*** Text shown

How OilGasOrGrass Works

Overview

Why you can trust the output

OilGasOrGrass exists to help users skip NDIC PDFs and get to the signal faster. Behind the scenes, NDIC filings are collected, converted into structured data, summarized, stored for analytics, and made searchable. This page documents that workflow for transparency — most users never need it to use the product, but it shows how source filings become actionable, source-linked intelligence.

Data Ingestion

Stages 0–2: NDIC source, permit identification, PDF download

Text Extraction

Stage 3: Google Cloud Vision OCR on scanned permit PDFs

Document Intelligence

Stages 4–5: Dual-model extraction — Grok + Claude Haiku

Analytics Layer

Stage 6: Snowflake data warehouse, views, and normalization

Semantic Search

Stage 7: Cortex Search index over 338 regulatory documents

Web Delivery

Stage 8: S3 + CloudFront + Lambda for live queries

→

Main orchestrator: scripts/orchestrate_wellfile_pipeline.py — a single Python script that runs all stages sequentially with full logging, SQLite state tracking, and graceful error handling. Pass --no-haiku to skip Stage 5.

0

Data Source

NDIC daily permit feed → nd_daily.json

The North Dakota Industrial Commission (NDIC) publishes daily oil and gas permit activity. We mirror this as a static nd_daily.json served from S3. The file covers 2,171 wells across 8 permit status sections — everything from newly active wells to confidential permits and plugged holes.

Input

NDIC public web interface / daily updated permit database

Process

Daily sync script parses 8 permit sections, serializes to JSON

Output

website/nd_daily.json — 2,171 wells, ~1.2 MB

nd_daily.json — data structure

{
  "data": {
    "active": [
      {
        "wellNumber": "W41156",
        "operator":   "Slawson Petroleum Company",
        "wellName":   "BEAR DEN FEDERAL 1-19H",
        "county":     "Mountrail",
        "formation":  "Bakken",
        "permitDate": "2025-01-15"

******
*** Excerpted data

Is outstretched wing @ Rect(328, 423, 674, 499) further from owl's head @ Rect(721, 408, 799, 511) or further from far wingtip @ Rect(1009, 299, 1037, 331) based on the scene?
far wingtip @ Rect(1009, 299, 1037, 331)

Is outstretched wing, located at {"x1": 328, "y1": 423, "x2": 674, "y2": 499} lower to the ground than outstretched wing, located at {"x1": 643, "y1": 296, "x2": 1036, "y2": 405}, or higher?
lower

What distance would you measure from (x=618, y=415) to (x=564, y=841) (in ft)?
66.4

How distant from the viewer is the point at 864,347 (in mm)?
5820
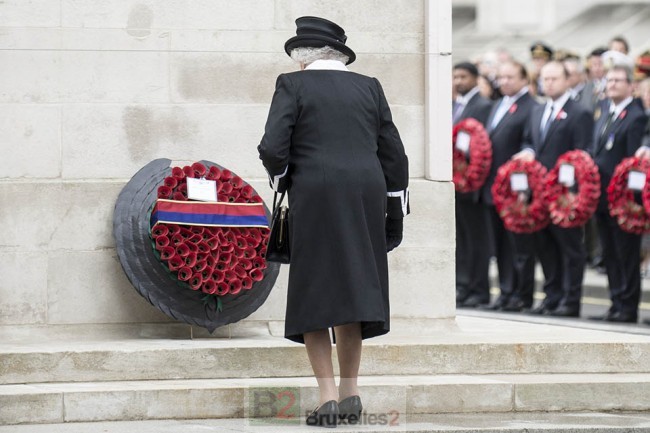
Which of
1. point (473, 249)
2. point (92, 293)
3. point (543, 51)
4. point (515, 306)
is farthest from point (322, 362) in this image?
point (543, 51)

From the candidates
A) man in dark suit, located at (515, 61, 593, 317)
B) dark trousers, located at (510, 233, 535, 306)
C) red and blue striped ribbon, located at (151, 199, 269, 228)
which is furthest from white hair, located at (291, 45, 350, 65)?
dark trousers, located at (510, 233, 535, 306)

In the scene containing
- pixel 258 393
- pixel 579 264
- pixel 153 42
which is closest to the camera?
pixel 258 393

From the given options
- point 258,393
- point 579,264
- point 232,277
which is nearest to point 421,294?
point 232,277

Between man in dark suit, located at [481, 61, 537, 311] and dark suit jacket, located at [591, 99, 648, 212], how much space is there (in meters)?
0.86

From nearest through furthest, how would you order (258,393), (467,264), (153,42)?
1. (258,393)
2. (153,42)
3. (467,264)

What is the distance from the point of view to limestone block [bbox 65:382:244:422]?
899cm

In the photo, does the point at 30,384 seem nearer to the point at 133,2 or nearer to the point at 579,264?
the point at 133,2

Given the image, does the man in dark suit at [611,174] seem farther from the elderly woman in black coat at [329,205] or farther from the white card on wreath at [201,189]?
the elderly woman in black coat at [329,205]

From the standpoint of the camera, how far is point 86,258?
10.5 m

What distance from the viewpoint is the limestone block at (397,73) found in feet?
36.3

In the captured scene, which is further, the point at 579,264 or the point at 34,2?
the point at 579,264

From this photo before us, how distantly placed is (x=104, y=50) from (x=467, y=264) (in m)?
6.20

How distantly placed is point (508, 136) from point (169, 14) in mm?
5489

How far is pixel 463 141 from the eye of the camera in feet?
50.9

******

— Instructions to follow —
Continue the page on how OilGasOrGrass works, starting right after its last line. The listing was taken from a different source than the text.

— Answer space —
      }
      // ... 2,171 total entries across 8 sections
    ],
    "conf":                  [...], // confidential
    "approved":              [...], // approved, not yet spudded
    "approved_confidential": [...],
    "conf_plugged_or_prod":  [...],
    "released_confidential": [...],
    "plugged":               [...],
    "other":                 [...]
  }
}

NDIC Portal Python requests JSON AWS S3

1

Permit Identification

What's new? Cross-reference against local state.

The orchestrator scans nd_daily.json for permits issued in the last 7 days (configurable), then cross-checks against a local SQLite database to skip wells already processed. This makes every run idempotent — re-running the pipeline never double-processes a well. Maximum 100 wells per run to prevent rate-limit issues downstream.

Input

nd_daily.json (all 8 sections)
nd_signals.db — SQLite tracking DB

Process

Filter by permit date (last 7 days)
Dedup against wellfile_fetches table
Cap list at 100 per run

Output

Ordered list of new well numbers
e.g. ["W41156", "W41157", "W41435"]

orchestrate_wellfile_pipeline.py — Stage 1

def identify_new_permits(self):
    cutoff = datetime.now() - timedelta(days=CONFIG['lookback_days'])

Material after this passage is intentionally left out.